[EXERCISE DIRECTIONS]
Only the pictures are to be dropped, and the rest of the data should be copied exactly.

Items listed in a dataset
********

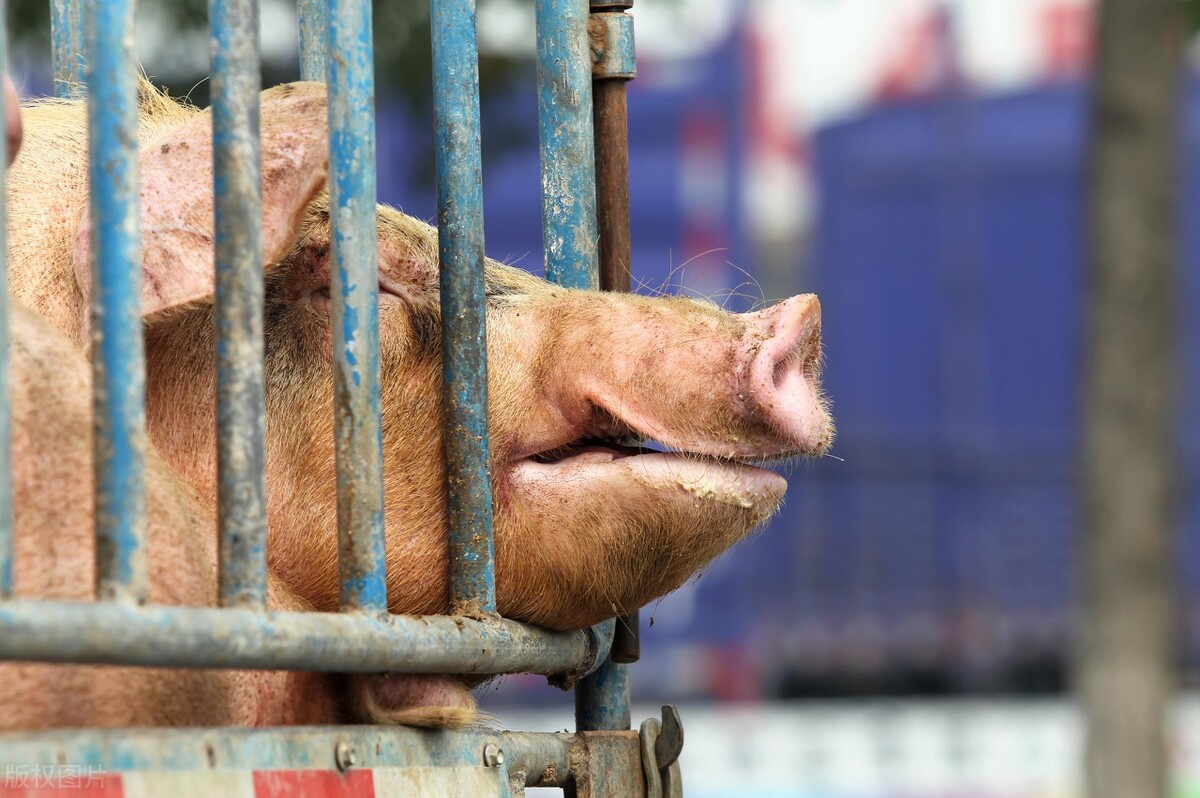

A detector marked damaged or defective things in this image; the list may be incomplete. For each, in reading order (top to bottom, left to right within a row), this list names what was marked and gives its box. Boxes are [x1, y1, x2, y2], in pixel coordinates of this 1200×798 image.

rusty blue metal bar [51, 0, 85, 97]
rusty blue metal bar [87, 0, 148, 604]
rusty blue metal bar [212, 0, 268, 608]
rusty blue metal bar [302, 0, 330, 81]
rusty blue metal bar [326, 0, 386, 620]
rusty blue metal bar [432, 0, 496, 620]
rusty blue metal bar [536, 0, 600, 290]
rusty blue metal bar [0, 600, 608, 680]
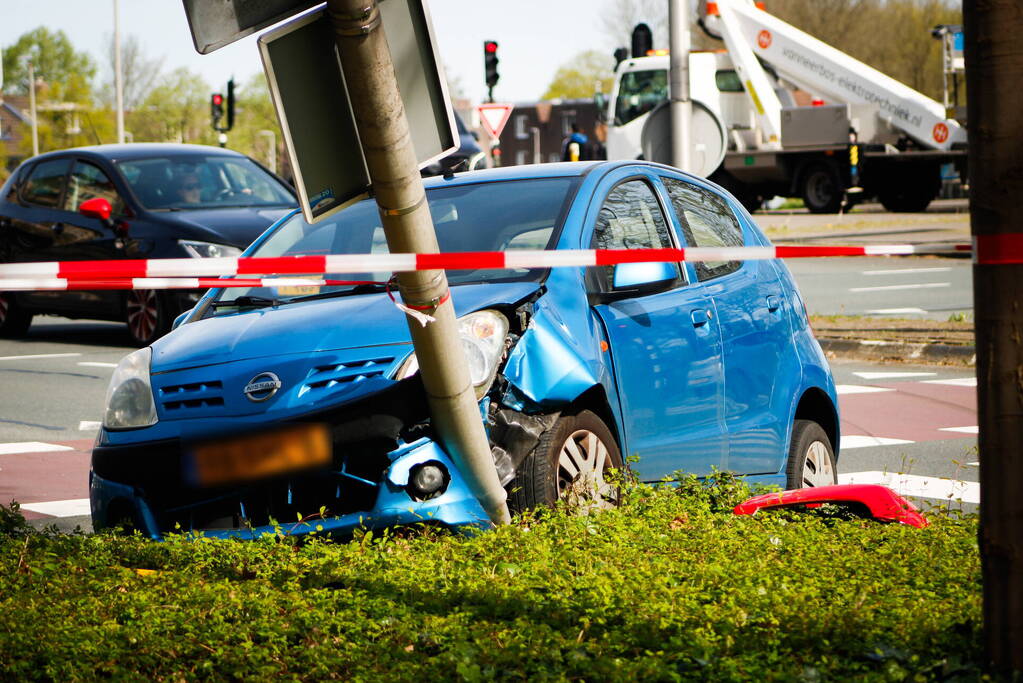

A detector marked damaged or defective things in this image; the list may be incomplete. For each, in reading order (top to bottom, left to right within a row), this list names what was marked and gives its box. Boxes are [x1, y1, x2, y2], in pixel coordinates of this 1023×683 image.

dented hood [151, 280, 540, 370]
damaged blue car [90, 161, 838, 539]
red broken bumper piece [732, 482, 932, 527]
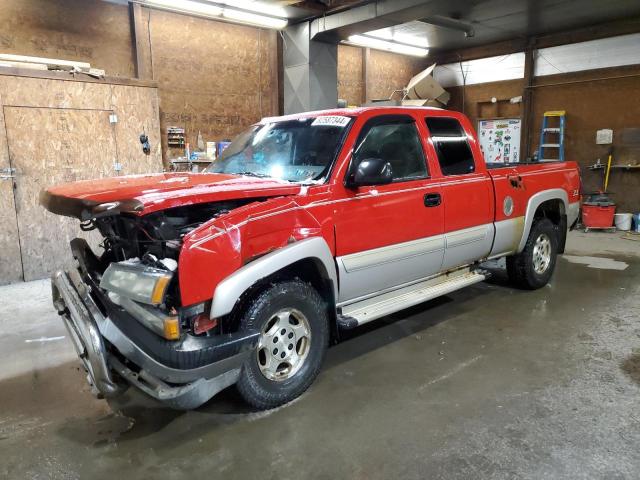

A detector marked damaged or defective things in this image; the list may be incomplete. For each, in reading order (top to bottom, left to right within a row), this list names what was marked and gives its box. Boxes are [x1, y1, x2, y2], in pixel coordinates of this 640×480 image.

crumpled hood [41, 172, 304, 219]
detached headlight [99, 260, 171, 306]
damaged front end [45, 197, 262, 410]
broken bumper [51, 270, 258, 408]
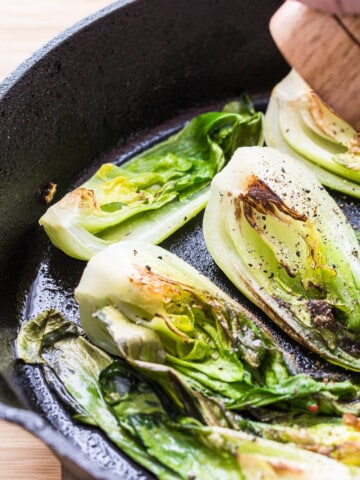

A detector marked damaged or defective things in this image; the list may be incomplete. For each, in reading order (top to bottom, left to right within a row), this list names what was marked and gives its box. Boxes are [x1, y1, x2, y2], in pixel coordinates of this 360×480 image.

charred bok choy [39, 98, 262, 260]
charred bok choy [17, 310, 360, 478]
charred bok choy [74, 240, 360, 420]
charred bok choy [204, 146, 360, 372]
charred bok choy [264, 68, 360, 198]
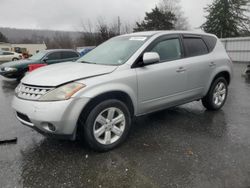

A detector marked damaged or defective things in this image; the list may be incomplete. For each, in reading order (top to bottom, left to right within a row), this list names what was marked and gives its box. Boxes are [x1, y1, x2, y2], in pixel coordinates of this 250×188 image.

damaged hood [21, 61, 117, 86]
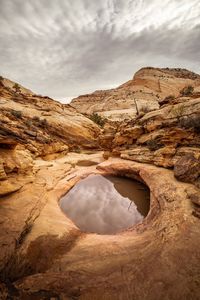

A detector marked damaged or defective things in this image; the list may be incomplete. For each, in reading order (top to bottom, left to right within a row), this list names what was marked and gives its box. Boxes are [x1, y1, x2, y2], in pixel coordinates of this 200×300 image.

pothole water pool [59, 173, 150, 234]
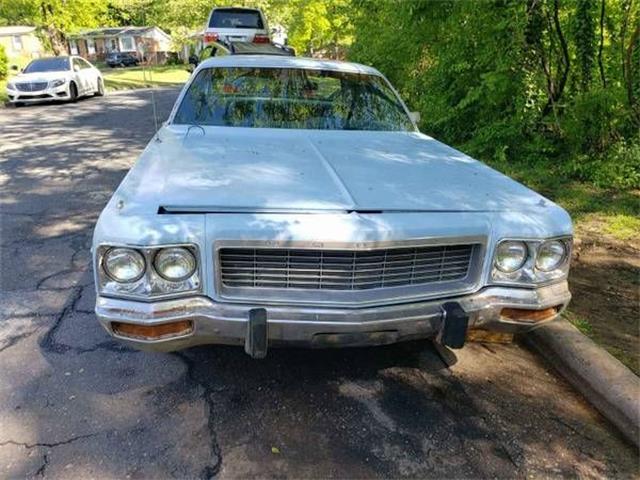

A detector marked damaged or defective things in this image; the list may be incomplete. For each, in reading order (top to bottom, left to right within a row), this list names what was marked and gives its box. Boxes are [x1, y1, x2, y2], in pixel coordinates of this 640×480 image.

********

[REPLY]
A detector marked damaged or defective things in this image; the list may be incomplete. For each, in reading order (top to bottom, left to right within a row), this list names what was marked and gives its box. Boxes are [x1, y1, x2, y2], in pixel coordinates of this 1200×798 image.

rusty blue metal bar [51, 0, 85, 97]
rusty blue metal bar [87, 0, 148, 604]
rusty blue metal bar [212, 0, 268, 608]
rusty blue metal bar [302, 0, 330, 81]
rusty blue metal bar [326, 0, 386, 620]
rusty blue metal bar [432, 0, 496, 620]
rusty blue metal bar [536, 0, 600, 290]
rusty blue metal bar [0, 600, 608, 680]

A detector marked damaged or defective things in this image; the list may be incomplete. For each, in reading order (top to bottom, left to right within a row), this list names what was marked and gives its box. Boxes are [x1, y1, x2, y2], in pixel coordinates of this 1023×683 image.

dented hood [151, 280, 540, 370]
damaged blue car [90, 161, 838, 539]
red broken bumper piece [732, 482, 932, 527]

A detector marked damaged or defective things in this image; the list may be incomplete. For each, in reading order (top to bottom, left to right within a row), this list names what was marked and gives its box. Boxes are [x1, y1, x2, y2], in pixel coordinates of this 640×480 image.

crumpled hood [41, 172, 304, 219]
detached headlight [99, 260, 171, 306]
damaged front end [45, 197, 262, 410]
broken bumper [51, 270, 258, 408]

A detector marked damaged or defective things in this image; the list may be incomplete. For each, in reading order (top to bottom, left to right within a row), this list names what was marked and gives its box. Boxes are [x1, y1, x2, y2], in pixel coordinates of this 360×480 image.

charred bok choy [39, 98, 262, 260]
charred bok choy [17, 310, 360, 478]
charred bok choy [74, 240, 360, 420]
charred bok choy [204, 146, 360, 372]
charred bok choy [264, 68, 360, 198]

A detector marked damaged or defective things in this image; the list may be incomplete. For each, in reading order (top to bottom, left to right within a row), this list names what was marked and gives its box. Boxes are [x1, y1, x2, y2], in pixel coordinates of this 250×188 image.

damaged hood [21, 61, 117, 86]

A detector marked damaged or defective things in this image; the list may be incomplete. For each, in reading order (top to bottom, left to right within a row), this list names what was marked and gives its box. Boxes are [x1, y1, x2, y2], in pixel coordinates of this 200×300 image.

pothole water pool [59, 173, 150, 234]

A detector marked damaged or defective things in this image; the list may be incomplete. For each, in reading order (top to bottom, left to right within a row), this list names what was marked and gives its box. Boxes are [x1, y1, x2, y2], in pixel coordinates of this 640×480 image.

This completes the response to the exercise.